Chaps (for horse treks) 

Riding helmet (for horse treks) 

Cotton t-shirts – two to three T-shirts will usually suffice 

Long sleeve shirts – one light weight, fast drying, light colored one, preferably with buttons down the front so you can wear it open over a T-shirt for sun protection – and one medium weight for cool evenings. 

Lightweight trousers – two pair, and if you have one with zip-off legs that can double as shorts, this is ideal 

Shorts – the fast drying kind are ideal 

Warm hat – wool or fleece, which can cover your ears 

Long underwear – (for treks and horse treks) in summer a lightweight top and bottom will suffice. Your long underwear should be the synthetic kind that wicks away moisture from the skin and keeps you dry 

Socks – socks should be of a material that keeps your feet dry 

Underwear – fast drying. Sports/athletic bras offering good support are best for countryside portions of all trips – roads are bumpy here! 

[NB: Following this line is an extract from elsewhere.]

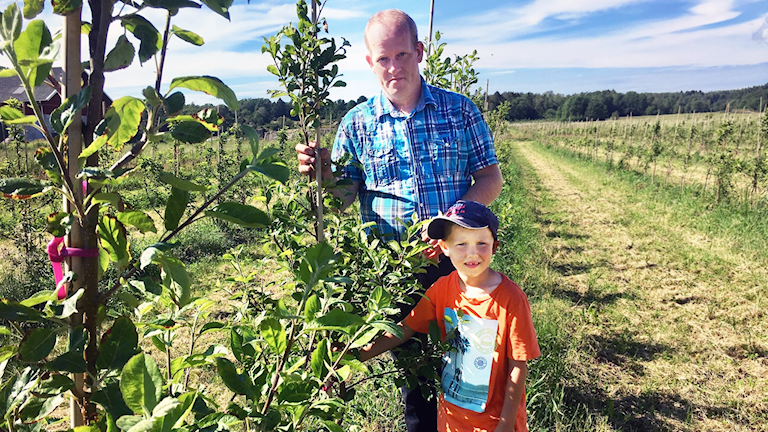 Äppelodlaren Martin Persson och sonen Edvin i äppelodling.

Sun hat – should shade your face, ears, and the back of your neck 

Gloves – lightweight for trekking and riding, warm for spring and autumn trips 

Sandals – to be worn around camp, in the shower, and wading in streams or lakes. The best kind have adjustable straps around the ankle, and will stay on your feet if you are walking in a slippery stream bed 

Sun glasses – should be dark and offer UV protection 

Sun cream – choose one with stronger protection (SPF 20 or more) if you are light skinned. A sunscreen in stick form that can be applied to lips, nose, cheeks, and the tops of your ears is a very handy item 

Spare glasses – carry them in a sturdy case 

Walking shoes – should have sturdy soles and good support 

Insect repellent – read the label carefully and avoid those that are toxic to fish and amphibians, or wash these off well away from rivers, lakes, and streams 

Resealing (Ziploc) plastic bags – bring enough to protect your documents, money, camera, binoculars, and other items from wetness, sand, and dust. A few extra bags are handy for repacking wet clothing until you reach your next camp and can dry them out 

Binoculars/camera – carry in a soft padded case if possible 

Water bottle – for treks and horse treks, should have a wide mouth for refilling easily 

Wet tissues – choose unscented ones that will not attract insects 

Watch/alarm clock – an inexpensive watch with an alarm is a handy item 

Money belt/pouch – it is preferable to have a flat pouch that can be worn inside clothing 

Insurance confirmation copy – must be left on file in our offices 

Emergency contact number – must be left on file in our offices 

Casual clothes for travel/city – you may want to bring an extra folding bag so you can leave any spare items in the hotel or at our offices 

It is a good idea to try on clothing at home to ensure that what you bring is sized for comfortable layering. Weather in Mongolia is unpredictable, and layering your clothes for warmth is a practical alternative to packing bulky items you may never wear.